# DATA EXCERPTS:
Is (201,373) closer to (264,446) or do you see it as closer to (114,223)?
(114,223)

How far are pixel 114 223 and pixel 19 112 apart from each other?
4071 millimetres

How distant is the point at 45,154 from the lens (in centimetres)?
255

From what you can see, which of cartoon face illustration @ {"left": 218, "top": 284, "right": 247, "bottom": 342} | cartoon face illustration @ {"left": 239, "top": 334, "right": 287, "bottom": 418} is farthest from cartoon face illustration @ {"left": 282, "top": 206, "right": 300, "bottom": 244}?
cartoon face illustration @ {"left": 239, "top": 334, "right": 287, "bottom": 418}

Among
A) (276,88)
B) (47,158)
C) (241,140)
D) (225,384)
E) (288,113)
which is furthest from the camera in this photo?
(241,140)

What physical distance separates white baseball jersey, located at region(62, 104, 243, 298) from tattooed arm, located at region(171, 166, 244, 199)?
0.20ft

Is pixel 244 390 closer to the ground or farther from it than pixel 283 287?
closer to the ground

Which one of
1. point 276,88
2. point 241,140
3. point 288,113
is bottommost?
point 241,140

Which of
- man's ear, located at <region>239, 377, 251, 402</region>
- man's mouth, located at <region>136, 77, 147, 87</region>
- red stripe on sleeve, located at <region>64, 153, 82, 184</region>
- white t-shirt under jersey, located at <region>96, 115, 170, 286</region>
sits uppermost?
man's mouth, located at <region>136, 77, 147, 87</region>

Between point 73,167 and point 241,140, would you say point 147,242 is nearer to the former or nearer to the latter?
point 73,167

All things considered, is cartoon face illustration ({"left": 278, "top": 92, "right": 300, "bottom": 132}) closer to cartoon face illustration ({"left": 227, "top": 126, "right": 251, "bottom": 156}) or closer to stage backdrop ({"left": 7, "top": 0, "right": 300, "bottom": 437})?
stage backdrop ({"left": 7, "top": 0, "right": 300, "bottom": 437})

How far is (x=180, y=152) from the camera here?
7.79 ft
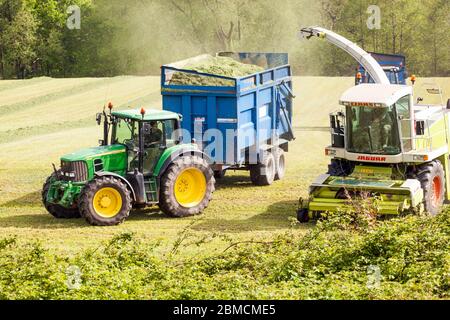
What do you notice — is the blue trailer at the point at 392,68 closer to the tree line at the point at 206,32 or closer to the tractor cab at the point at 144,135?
the tractor cab at the point at 144,135

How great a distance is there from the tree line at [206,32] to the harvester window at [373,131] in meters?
34.1

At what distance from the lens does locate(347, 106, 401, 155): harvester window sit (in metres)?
18.4

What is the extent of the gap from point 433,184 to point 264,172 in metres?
4.60

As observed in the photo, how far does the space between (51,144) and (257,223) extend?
12.9 metres

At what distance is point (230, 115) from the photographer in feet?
67.7

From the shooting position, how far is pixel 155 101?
39.9 metres

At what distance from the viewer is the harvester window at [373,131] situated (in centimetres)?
1842

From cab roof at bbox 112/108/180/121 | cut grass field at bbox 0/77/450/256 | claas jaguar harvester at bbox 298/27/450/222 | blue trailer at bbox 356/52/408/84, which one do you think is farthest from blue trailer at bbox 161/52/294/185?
blue trailer at bbox 356/52/408/84

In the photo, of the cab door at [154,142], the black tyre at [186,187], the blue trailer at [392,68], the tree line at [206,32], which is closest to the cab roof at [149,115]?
the cab door at [154,142]

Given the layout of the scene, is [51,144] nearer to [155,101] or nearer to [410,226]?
[155,101]

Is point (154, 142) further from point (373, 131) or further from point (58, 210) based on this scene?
point (373, 131)

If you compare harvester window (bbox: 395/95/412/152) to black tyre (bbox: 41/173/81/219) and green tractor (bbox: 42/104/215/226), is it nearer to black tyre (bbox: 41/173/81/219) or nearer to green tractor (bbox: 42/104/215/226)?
green tractor (bbox: 42/104/215/226)

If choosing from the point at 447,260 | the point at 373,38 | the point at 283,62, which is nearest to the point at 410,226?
the point at 447,260
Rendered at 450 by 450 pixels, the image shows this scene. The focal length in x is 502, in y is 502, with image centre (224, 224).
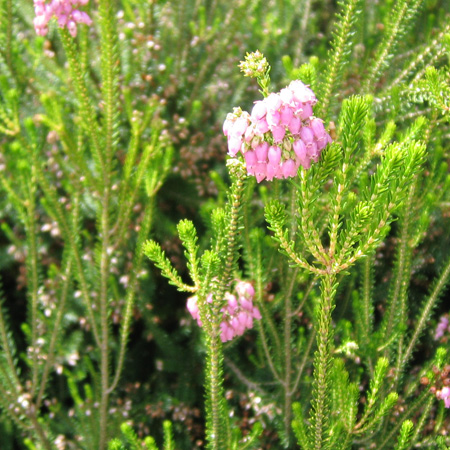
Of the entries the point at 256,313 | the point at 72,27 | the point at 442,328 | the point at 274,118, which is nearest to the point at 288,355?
the point at 256,313

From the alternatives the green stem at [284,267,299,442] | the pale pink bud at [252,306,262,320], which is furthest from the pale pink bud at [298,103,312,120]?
the pale pink bud at [252,306,262,320]

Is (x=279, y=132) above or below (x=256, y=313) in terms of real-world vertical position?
above

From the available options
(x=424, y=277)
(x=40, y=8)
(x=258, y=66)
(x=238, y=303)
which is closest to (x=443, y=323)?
(x=424, y=277)

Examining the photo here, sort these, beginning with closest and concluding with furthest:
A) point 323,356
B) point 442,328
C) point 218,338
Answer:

# EXERCISE INSTRUCTIONS:
Format the stretch from the line containing "Is (x=279, y=132)" through the end of the entries as a Markdown table with the columns Row and Line, numbering each row and leaving out blank lines.

# REPLY TO THE TASK:
| Row | Line |
|---|---|
| 1 | Is (x=279, y=132) above or below (x=256, y=313) in terms of real-world vertical position? |
| 2 | above |
| 3 | From the available options |
| 4 | (x=424, y=277) |
| 5 | (x=40, y=8) |
| 6 | (x=258, y=66) |
| 7 | (x=238, y=303) |
| 8 | which is closest to (x=443, y=323)? |
| 9 | (x=424, y=277) |
| 10 | Examining the photo here, sort these, beginning with closest and concluding with furthest: |
| 11 | A) point 323,356 |
| 12 | B) point 442,328 |
| 13 | C) point 218,338 |
| 14 | Answer: |